◆ **The problem**:
In the data below, count the lines that contain the word "shown" and reply with that number alone.

"""

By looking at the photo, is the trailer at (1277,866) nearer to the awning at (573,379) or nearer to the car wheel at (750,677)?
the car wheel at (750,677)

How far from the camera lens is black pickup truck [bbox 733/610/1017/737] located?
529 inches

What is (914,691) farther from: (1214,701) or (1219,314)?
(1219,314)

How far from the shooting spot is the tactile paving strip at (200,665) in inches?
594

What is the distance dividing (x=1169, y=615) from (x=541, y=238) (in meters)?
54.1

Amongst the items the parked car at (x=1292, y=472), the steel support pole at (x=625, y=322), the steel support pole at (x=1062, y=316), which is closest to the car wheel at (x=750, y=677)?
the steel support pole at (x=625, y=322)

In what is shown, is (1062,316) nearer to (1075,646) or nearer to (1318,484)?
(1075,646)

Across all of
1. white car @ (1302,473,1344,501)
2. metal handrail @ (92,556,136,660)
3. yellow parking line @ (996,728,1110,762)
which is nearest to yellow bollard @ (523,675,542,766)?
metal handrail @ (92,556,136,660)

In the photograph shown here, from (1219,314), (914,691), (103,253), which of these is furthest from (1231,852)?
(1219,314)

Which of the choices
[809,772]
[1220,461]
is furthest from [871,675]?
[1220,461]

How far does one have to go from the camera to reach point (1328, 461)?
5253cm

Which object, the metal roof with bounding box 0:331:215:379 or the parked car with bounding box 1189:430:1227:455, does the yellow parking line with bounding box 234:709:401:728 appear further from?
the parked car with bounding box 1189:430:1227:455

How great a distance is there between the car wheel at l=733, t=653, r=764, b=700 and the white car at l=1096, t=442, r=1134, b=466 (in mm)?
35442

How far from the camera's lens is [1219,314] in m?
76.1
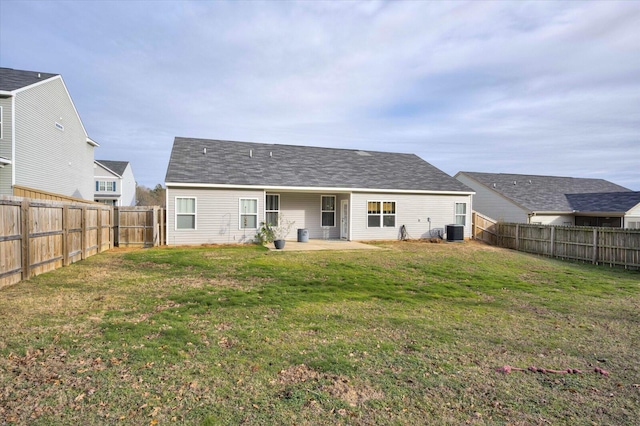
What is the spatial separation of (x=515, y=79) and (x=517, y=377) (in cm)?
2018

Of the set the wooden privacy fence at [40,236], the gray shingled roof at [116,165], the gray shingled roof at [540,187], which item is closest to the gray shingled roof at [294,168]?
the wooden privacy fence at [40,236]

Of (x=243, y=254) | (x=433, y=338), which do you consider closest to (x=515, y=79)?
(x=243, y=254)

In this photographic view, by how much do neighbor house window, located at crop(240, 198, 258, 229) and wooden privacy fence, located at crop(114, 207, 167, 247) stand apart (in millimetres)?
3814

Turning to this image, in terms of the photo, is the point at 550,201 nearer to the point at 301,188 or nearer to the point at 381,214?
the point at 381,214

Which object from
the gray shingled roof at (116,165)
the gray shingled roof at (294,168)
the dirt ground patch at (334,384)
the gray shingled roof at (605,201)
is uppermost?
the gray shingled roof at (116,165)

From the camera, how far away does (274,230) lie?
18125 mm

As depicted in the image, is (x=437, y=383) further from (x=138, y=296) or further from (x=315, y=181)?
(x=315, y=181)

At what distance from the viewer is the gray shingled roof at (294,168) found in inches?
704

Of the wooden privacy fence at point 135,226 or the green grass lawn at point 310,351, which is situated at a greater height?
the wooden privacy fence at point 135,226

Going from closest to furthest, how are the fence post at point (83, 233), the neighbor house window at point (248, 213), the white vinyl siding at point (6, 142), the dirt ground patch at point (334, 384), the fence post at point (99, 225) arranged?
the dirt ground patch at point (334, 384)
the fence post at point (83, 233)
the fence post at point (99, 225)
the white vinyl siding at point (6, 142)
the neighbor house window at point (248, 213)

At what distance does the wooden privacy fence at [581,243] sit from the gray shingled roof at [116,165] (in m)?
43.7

"""
"""

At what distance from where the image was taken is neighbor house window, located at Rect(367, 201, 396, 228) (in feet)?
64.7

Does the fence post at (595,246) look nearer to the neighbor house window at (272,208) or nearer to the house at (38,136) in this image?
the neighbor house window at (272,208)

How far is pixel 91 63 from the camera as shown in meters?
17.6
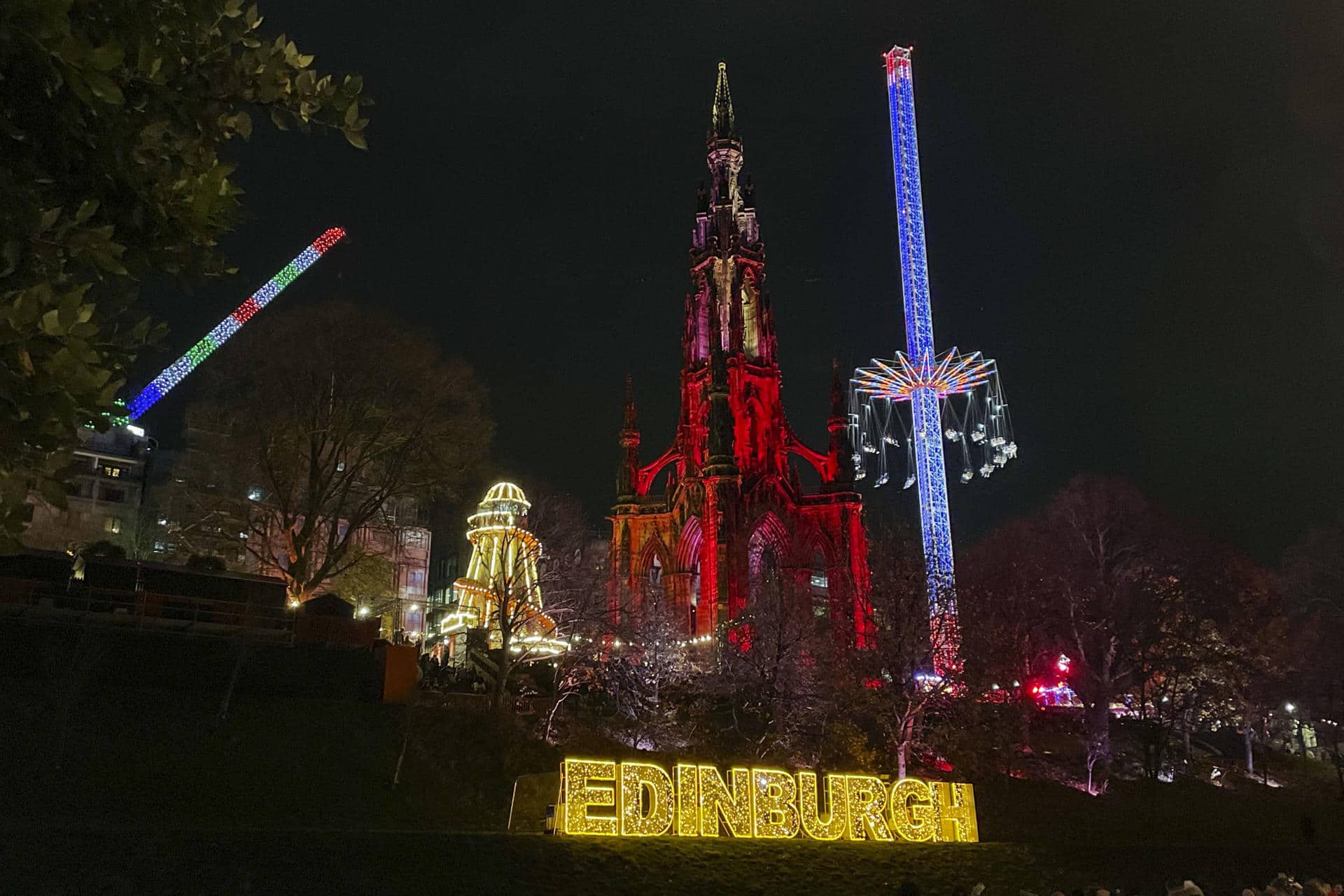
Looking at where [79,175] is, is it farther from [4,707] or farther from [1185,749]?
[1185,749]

"""
"""

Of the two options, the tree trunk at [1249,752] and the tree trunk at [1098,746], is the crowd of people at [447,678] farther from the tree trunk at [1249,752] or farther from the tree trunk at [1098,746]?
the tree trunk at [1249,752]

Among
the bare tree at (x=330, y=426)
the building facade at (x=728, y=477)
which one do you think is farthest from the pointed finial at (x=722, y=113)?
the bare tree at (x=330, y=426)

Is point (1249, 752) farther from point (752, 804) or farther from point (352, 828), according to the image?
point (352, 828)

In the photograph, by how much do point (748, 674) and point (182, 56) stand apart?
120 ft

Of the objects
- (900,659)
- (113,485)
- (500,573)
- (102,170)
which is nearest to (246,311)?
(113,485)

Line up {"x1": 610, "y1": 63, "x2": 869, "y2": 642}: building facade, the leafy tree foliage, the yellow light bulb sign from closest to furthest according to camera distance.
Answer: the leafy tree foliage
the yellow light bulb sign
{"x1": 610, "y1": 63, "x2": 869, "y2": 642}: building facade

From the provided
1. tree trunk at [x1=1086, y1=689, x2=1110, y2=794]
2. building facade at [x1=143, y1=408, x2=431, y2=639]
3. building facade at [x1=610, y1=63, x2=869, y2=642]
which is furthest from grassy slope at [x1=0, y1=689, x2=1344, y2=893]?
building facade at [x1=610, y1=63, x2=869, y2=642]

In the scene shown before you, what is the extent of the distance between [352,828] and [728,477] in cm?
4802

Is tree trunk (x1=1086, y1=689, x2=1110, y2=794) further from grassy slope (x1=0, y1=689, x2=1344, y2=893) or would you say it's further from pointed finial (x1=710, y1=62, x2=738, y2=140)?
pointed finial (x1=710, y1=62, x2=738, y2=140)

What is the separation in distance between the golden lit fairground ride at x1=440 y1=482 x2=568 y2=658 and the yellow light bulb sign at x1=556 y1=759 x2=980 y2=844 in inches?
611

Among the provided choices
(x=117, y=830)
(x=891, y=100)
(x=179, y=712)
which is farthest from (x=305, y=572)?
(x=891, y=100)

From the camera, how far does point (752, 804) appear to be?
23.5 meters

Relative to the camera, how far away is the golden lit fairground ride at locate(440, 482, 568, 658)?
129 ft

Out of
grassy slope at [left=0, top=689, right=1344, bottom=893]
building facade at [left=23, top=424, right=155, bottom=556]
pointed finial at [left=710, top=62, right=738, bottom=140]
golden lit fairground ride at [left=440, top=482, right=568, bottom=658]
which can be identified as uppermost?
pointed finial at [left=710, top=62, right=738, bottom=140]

"""

◆ **Solution**:
4